RECORDS PROVIDED
###

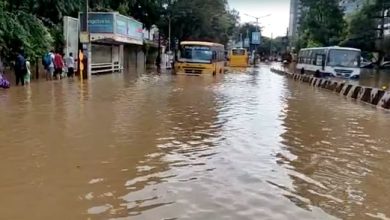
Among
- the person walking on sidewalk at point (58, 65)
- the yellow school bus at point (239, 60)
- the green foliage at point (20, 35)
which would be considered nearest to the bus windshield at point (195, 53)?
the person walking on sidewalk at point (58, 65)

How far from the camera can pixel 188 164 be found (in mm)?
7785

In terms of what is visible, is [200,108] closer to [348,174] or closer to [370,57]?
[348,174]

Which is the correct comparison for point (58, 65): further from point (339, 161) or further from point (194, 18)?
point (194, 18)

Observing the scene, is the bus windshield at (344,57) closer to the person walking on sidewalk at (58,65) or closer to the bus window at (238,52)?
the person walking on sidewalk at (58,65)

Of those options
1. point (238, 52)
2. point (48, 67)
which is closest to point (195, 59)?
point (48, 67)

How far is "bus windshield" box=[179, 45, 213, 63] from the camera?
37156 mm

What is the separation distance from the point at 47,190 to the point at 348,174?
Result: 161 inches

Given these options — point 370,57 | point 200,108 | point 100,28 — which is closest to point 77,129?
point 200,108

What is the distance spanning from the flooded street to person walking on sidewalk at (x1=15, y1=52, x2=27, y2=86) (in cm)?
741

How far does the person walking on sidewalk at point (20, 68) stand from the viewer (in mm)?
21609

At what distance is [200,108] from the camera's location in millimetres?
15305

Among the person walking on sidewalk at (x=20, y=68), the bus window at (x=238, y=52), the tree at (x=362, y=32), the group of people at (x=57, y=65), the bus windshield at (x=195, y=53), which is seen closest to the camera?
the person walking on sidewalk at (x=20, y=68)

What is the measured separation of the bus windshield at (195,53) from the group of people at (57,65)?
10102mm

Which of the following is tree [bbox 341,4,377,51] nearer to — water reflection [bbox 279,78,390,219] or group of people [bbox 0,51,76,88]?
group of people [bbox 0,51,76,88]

###

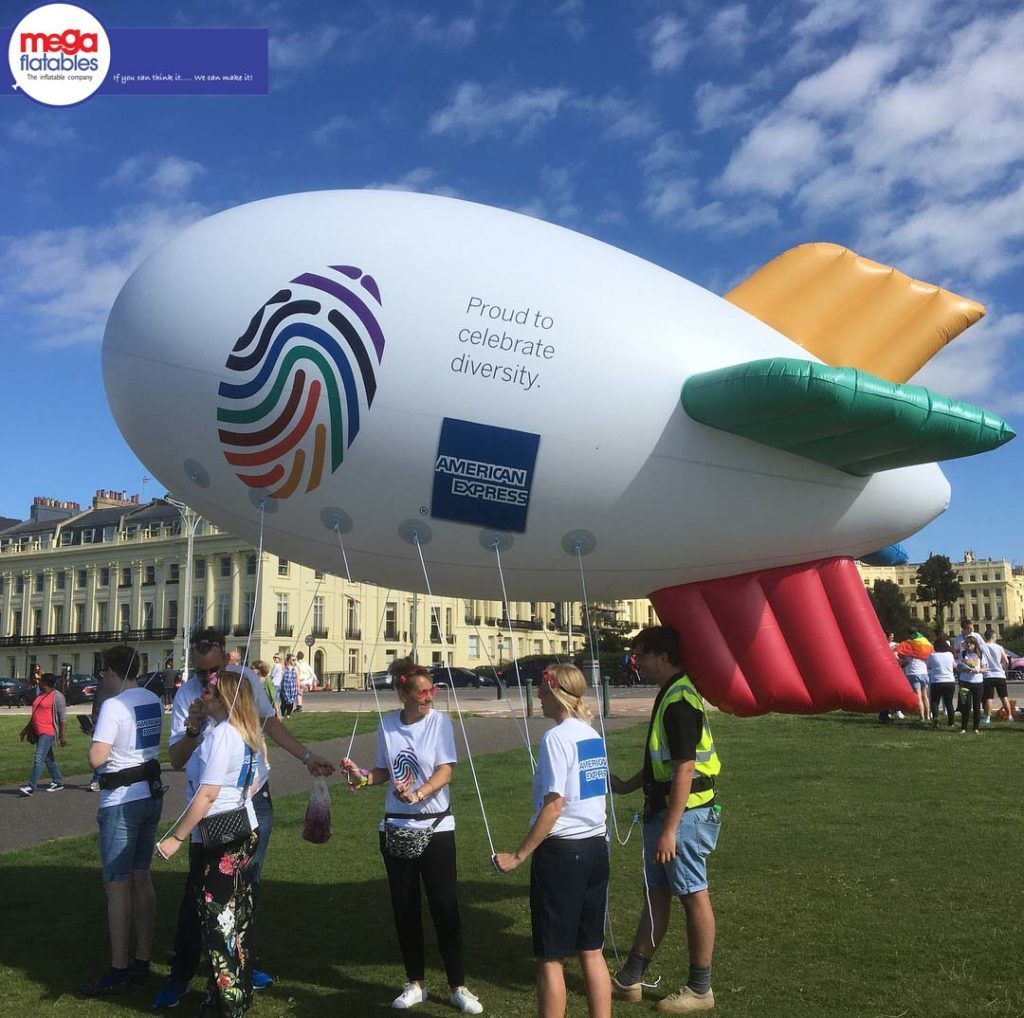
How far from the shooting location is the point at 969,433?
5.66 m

###

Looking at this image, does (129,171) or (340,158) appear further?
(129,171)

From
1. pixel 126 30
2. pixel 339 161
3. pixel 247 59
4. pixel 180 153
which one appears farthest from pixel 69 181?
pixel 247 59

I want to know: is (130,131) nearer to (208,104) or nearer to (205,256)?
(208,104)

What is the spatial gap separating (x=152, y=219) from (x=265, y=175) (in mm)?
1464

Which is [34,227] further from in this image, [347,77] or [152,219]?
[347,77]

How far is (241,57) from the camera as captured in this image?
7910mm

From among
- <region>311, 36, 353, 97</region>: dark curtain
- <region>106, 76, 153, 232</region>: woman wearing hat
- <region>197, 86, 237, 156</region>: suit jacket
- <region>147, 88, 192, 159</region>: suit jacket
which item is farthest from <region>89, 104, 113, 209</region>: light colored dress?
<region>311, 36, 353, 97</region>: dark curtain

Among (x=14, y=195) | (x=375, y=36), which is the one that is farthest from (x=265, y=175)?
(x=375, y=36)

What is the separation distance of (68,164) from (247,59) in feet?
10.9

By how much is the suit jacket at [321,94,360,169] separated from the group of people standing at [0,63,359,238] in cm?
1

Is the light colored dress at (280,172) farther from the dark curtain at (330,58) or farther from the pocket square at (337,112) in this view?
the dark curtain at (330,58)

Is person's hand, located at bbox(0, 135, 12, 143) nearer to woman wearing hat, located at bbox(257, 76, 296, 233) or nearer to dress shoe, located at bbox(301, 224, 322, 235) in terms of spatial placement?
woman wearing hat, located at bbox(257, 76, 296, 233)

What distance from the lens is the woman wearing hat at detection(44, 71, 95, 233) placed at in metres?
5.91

###

TASK TO COMPLETE
Retype the lines starting with the line that contains "Which is the correct" and going on through the line that contains "Result: 161 inches", each one exactly as it appears.

EXPECTED ANSWER
Which is the correct comparison for point (58, 65): further from point (339, 161) or further from point (194, 18)?
point (194, 18)

Observing the scene, is the bus windshield at (344,57) closer to the person walking on sidewalk at (58,65) or closer to the bus window at (238,52)?
the person walking on sidewalk at (58,65)

Of those options
1. point (238, 52)
2. point (48, 67)
which is closest to point (195, 59)?
point (48, 67)

How far is "bus windshield" box=[179, 45, 213, 63] from the camera?
37156 mm

What is the separation distance from the point at 47,190 to the point at 348,174?
Result: 161 inches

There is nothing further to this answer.